> Supplied records:
++++

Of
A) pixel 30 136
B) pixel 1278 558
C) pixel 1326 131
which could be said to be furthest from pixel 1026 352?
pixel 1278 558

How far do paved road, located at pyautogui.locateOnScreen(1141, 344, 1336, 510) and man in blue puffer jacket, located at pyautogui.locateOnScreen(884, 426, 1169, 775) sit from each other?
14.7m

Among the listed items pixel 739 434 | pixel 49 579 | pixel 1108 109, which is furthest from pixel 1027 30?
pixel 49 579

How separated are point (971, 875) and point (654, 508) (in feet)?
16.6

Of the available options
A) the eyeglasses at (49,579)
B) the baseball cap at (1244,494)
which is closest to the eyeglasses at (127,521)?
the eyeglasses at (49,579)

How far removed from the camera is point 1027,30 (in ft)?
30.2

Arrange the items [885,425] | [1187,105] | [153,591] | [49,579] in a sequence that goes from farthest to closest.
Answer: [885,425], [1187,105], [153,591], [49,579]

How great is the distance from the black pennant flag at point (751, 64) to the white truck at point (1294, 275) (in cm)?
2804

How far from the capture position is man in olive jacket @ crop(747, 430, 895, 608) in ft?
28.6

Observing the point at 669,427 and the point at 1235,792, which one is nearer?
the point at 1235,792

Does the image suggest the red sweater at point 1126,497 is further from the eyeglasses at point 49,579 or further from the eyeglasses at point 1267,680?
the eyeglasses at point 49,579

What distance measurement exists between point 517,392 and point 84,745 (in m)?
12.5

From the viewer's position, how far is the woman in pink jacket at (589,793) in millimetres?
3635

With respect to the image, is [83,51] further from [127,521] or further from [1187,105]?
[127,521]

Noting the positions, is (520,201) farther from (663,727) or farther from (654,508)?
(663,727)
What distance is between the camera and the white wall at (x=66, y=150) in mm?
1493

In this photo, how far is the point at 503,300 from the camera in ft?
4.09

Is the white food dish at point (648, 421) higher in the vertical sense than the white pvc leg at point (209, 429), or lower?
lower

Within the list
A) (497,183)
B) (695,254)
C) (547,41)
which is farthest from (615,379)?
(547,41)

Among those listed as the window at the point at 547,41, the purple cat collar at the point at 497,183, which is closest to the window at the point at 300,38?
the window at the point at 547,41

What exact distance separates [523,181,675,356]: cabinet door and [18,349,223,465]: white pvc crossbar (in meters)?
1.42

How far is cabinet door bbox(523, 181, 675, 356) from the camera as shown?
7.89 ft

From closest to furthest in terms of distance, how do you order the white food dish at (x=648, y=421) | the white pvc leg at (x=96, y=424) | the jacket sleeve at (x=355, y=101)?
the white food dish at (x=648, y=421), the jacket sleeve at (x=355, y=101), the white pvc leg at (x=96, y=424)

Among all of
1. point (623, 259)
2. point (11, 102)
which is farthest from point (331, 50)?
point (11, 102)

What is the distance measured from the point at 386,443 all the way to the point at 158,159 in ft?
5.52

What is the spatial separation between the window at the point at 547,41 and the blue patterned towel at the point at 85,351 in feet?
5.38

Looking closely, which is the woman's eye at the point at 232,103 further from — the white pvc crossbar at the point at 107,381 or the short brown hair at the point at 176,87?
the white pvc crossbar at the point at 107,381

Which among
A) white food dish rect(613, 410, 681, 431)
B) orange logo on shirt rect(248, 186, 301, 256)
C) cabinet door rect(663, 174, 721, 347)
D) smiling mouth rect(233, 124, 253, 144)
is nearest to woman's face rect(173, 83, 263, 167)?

++++

> Short task:
Word for word, extract all the records.

> Result for this task:
Of
A) pixel 30 136
B) pixel 1278 558
C) pixel 1326 131
which could be said to be furthest from pixel 1026 352?
pixel 1278 558

How far do paved road, located at pyautogui.locateOnScreen(1141, 344, 1336, 510) and man in blue puffer jacket, located at pyautogui.locateOnScreen(884, 426, 1169, 775) sit from each other?
14.7m

Among the listed items pixel 739 434 | pixel 49 579 | pixel 1108 109, which is furthest from pixel 1027 30?
pixel 49 579

How separated are point (971, 875) and point (654, 508) (in feet)?
16.6

Of the available options
A) the eyeglasses at (49,579)
B) the baseball cap at (1244,494)
which is closest to the eyeglasses at (127,521)?
the eyeglasses at (49,579)

How far removed from the camera is point 1027,30 (in ft)?
30.2

Arrange the items [885,425] | [1187,105] | [153,591] | [49,579] in a sequence that goes from farthest to closest.
Answer: [885,425], [1187,105], [153,591], [49,579]

How great is the distance from the black pennant flag at point (751, 64) to the white truck at point (1294, 275) (in cm)?
2804

How far from the capture position is man in olive jacket @ crop(747, 430, 895, 608) in ft?
28.6

Observing the point at 669,427 and the point at 1235,792, which one is nearer?
the point at 1235,792

Does the image suggest the red sweater at point 1126,497 is further from the eyeglasses at point 49,579 or further from the eyeglasses at point 1267,680?
the eyeglasses at point 49,579

What distance measurement exists between point 517,392 and point 84,745 (in m)?
12.5

From the viewer's position, how far is the woman in pink jacket at (589,793) in millimetres?
3635

With respect to the image, is [83,51] further from [127,521] or further from [1187,105]?
[127,521]

Noting the positions, is (520,201) farther from (663,727) or farther from (654,508)?
(663,727)
What distance is between the camera and the white wall at (x=66, y=150) in mm?
1493

In this photo, how far is the point at 503,300 from the camera in ft?
4.09

Is the white food dish at point (648, 421) higher in the vertical sense than the white pvc leg at point (209, 429), or lower?
lower

Within the list
A) (497,183)
B) (695,254)
C) (547,41)
which is farthest from (615,379)?
(547,41)

Among those listed as the window at the point at 547,41, the purple cat collar at the point at 497,183, which is closest to the window at the point at 300,38?
the window at the point at 547,41

What exact distance separates [523,181,675,356]: cabinet door and [18,349,223,465]: white pvc crossbar (in meters)?
1.42

How far is cabinet door bbox(523, 181, 675, 356) from the camera as shown?
7.89 ft

From closest to furthest in terms of distance, how do you order the white food dish at (x=648, y=421) | the white pvc leg at (x=96, y=424) | the jacket sleeve at (x=355, y=101)?
the white food dish at (x=648, y=421), the jacket sleeve at (x=355, y=101), the white pvc leg at (x=96, y=424)

Among all of
1. point (623, 259)
2. point (11, 102)
which is farthest from point (331, 50)?
point (11, 102)

What is the distance measured from the point at 386,443 all the way to the point at 158,159 in ft?
5.52

What is the spatial separation between the window at the point at 547,41 and the blue patterned towel at the point at 85,351 in feet?
5.38

Looking closely, which is the woman's eye at the point at 232,103 further from — the white pvc crossbar at the point at 107,381 or the short brown hair at the point at 176,87?
the white pvc crossbar at the point at 107,381

Which among
A) white food dish rect(613, 410, 681, 431)
B) orange logo on shirt rect(248, 186, 301, 256)
C) cabinet door rect(663, 174, 721, 347)
D) smiling mouth rect(233, 124, 253, 144)
is nearest to woman's face rect(173, 83, 263, 167)?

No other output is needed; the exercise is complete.